Consigne 1 :: Traduisez en anglais cette phrase du texte sur les femmes en Iran : « Mais ils ne savent pas qu'un oiseau en cage ne chante que le chagrin. »
Consigne 2 ::
Répondez brièvement à ces questions sur le texte consacré aux femmes en Iran :
(a) À qui les filles d'aujourd'hui ne ressemblent-elles plus ?
(b) Pour quoi l'homme désillusionné prend-il ces réclamations ?
(c) Qu'est-ce que certains hommes empêchent leurs femmes d'apprendre ?
Consigne 3 :: Prolongez le texte sur les femmes en Iran en reprenant juste après sa dernière phrase.

Texte donné ::
· · · ·

Ainsi vont-ils en chercher dans leur pays d'origine et souvent par le réseau de la famille et des proches. Sauf qu'Ils n'ont oublié qu'un petit détail :

 

Les femmes en Iran ont changé aussi.

 

Les filles d'aujourd'hui ne ressemblent plus à leurs mères. Elles ont beaucoup évoluées. Elles veulent être elles même, elles ont du désir et des désirs et elles ne le cachent plus, elles veulent être l'égale de leurs hommes et elles réclament leur droit et leur dû.

L'homme désillusionné ne comprenant pas ce qui lui arrive prend ces réclamations pour une trahison et la vie devient un enfer. Pour ne pas en arriver là il y en a qui prennent des précautions et essayent de contrôler leur femme dès le début. Ils les isolent, les empêchent d'apprendre la langue, pour mieux les tenir en main. Mais ils ne savent pas qu'un oiseau en cage ne chante que le chagrin. Alors il y a mésentente, dispute, froideur. On en arrive même jusqu'à la violence verbale puis physique.

· · · ·

Données ::
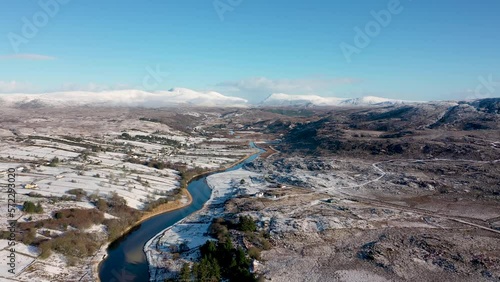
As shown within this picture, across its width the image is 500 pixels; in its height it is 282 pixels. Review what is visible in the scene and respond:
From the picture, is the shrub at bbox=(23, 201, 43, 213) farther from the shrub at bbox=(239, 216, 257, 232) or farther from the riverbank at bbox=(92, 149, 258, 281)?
the shrub at bbox=(239, 216, 257, 232)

· · · ·

Bonne réponse 1 :: But they do not know that a caged bird sings only of sorrow.

Bonne réponse 2 ::
(a) À leurs mères.
(b) Pour une trahison.
(c) La langue.

Bonne réponse 3 ::
On peut trouver beaucoup de ressemblance entre un mariage postal et un mariage arrangé, ce qui est toujours pratiqué dans des milieux traditionnels, effectivement ils sont assez proches. Ce qui les différencie c'est :

* Alors que le mariage arrangé se pratique plutôt dans les milieux traditionnels, le mariage postal se répand dans toutes les couches de la société

* Les attentes dans un mariage d'amour et un mariage traditionnel (ou de raison) sont plus ou moins claires. Tandis que dans cette nouvelle forme de mariage -postal- les relations ne sont définies ni par la tradition ni par l'amour. C'est un monstre à deux têtes. On a l'impression que les hommes et les femmes ne savent pas ce qu'ils doivent y mettre comme contenu. Chacun y arrive avec ses propres attentes et ses illusions. Vous allez me dire que ce phénomène est propre au mariage. Je suis d'accord mais ici c'est quand même plus particulier.

L'homme qui vit de ce côté de la frontière à un grand choix de femmes du pays à cause de multiple raisons que j'ai déjà évoquées mais aussi à cause des facteurs économiques qui rendent le mariage très difficile, comme le chômage, le coût élevé du logement et le coût de la cérémonie. N'oublions pas que la guerre a réduit le nombre des hommes. Ainsi les hommes trouvent bien des femmes et des jeunes filles disponibles et souvent ils choisissent une épouse que peut-être dans d'autres circonstances ils n'auraient pas réussi à avoir.

Après quelques temps ces différences se font sentir et se révèlent sous forme de malentendus, d'une absence d'approche commune, sur le déroulement de la vie quotidienne, sur l'avenir et surtout sur l'éducation des enfants. Elle est là pour mener sa vie comme elle l'a rêvé et lui, il veut qu'elle vive comme lui il l'entend.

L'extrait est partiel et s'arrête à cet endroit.